Ach, moj smetku, ma zalosci! Nie moge sie dowiedzieci, Gdzie nam pirwy nocleg mieci, Gdy dusza z ciala wyleci…
Небо затянуло черными тучами, повеял холодный ветер, временами моросил дождь, колкий как иголки. Погода явно влияла на распеваемые поляками песни.
Falszywy mi swiat powiedal Bych ja deugo zyw byci mial, Wczora mi tego nie powiedal, Bych ja dlugo zyw byci mial…

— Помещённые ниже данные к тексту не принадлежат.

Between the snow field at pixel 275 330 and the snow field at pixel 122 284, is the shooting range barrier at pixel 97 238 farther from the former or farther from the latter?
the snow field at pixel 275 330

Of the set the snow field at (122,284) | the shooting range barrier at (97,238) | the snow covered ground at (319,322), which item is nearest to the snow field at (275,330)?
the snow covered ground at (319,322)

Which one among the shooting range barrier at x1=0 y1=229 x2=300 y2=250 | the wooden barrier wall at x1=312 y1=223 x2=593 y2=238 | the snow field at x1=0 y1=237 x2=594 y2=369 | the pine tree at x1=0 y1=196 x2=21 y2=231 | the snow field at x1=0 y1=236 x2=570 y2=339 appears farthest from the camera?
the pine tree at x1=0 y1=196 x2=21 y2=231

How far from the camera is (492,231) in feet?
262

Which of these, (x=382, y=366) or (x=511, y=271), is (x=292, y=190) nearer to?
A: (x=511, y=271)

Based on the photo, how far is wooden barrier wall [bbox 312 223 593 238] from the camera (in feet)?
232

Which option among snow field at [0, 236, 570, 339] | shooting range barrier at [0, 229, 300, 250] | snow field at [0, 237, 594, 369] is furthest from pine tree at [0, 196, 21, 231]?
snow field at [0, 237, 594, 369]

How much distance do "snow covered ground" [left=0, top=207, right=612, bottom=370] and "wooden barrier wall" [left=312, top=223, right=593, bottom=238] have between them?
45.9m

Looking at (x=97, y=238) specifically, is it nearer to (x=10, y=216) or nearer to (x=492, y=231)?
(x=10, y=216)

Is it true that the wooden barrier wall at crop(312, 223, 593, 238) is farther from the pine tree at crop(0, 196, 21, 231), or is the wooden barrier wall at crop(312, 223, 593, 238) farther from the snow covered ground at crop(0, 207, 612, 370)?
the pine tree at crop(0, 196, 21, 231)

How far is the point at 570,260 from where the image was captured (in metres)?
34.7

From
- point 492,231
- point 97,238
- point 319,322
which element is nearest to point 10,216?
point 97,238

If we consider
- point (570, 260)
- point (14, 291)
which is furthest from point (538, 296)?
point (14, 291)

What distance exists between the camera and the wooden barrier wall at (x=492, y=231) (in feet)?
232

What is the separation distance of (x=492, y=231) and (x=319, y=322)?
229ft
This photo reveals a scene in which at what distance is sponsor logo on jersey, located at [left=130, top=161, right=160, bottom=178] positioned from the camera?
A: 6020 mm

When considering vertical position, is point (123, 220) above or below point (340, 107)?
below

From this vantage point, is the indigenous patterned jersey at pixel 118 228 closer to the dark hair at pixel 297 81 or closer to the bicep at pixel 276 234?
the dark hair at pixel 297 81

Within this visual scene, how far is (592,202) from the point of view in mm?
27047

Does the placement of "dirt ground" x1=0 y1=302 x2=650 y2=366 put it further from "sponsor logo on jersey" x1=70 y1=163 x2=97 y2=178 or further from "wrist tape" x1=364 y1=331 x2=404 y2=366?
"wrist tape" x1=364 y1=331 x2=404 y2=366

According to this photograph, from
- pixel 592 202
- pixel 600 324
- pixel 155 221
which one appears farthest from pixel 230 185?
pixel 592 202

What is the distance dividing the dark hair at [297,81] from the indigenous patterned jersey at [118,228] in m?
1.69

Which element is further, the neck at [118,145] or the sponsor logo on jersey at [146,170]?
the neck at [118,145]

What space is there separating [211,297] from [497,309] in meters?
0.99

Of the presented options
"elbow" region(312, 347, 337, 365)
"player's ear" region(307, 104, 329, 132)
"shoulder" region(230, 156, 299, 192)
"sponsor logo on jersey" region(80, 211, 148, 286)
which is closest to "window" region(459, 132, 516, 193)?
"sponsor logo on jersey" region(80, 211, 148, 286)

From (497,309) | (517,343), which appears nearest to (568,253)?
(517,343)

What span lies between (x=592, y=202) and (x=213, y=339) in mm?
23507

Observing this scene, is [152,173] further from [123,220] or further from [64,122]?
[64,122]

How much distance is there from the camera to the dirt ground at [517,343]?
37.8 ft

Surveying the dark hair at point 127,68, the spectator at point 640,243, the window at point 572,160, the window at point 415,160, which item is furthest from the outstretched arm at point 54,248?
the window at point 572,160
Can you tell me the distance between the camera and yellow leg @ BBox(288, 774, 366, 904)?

Целью Пухалы была деревня Берздорф, Грангия Генриковского монастыря. Сам монастырь защищала зембицкая договоренность. Желая одним махом пустить с дымом княжеский фольварк в Остренжной и каким-то чудом уцелевшую церквушку в Вигансдорфе, но при этом не очень отстать от резво идущего на Нису войска, Добко разделил отряд на три боевые группы. Рейневан и Самсон остались при командире. Шарлей в мероприятии участия не принял, он страдал поносом, да таким жестоким, что ему не могли помочь даже магические лекарства. Ехали напрямую, через овраги, по дну которых текли ручьи, притоки Олавы, несущие темную от торфа воду через каменные перевалы и завалы из старых стволов. У одного из таких ручьев Рейневан увидел Прачку[274]. Ее не заметил никто, кроме него и Самсона. Она же, хоть отряд переходил поток всего-то в двухстах шагах от нее, вообще не подняла головы. Она была очень тонкая, худобу тела дополнительно подчеркивало облегающее платье. Лица Рейневан не видел — оно было скрыто очень длинными, прямыми, темными, ласкаемыми медленным течением волосами, падающими до самой воды, над которой она стояла на коленях. В восково-белых, погруженных по локти руках она держала рубашку или гезло, ритмично растирая ее и отжимая кошмарно медленными движениями. Из гезла, словно дым, выделялись пульсирующие облачка крови. Кровь текла по воде, окрашивая ее в темно-красный цвет, розовой пеной омывала ноги коней. Повеял ветер, резкий, злой ветер, начал шевелить уже зеленые ветки, сорвал со склона яра облако засохших прошлогодних сорняков. Рейневан и Самсон зажмурились. Когда открыли глаза, видение исчезло. Но по воде все еще текла кровь. Они некоторое время молчали. — Едем, — наконец откашлялся Самсон. — Или возвращаемся? Рейневан не ответил, кольнул коня шпорой, следуя за Пухалой и поляками, уже скрывающимися среди зеленеющих ольх.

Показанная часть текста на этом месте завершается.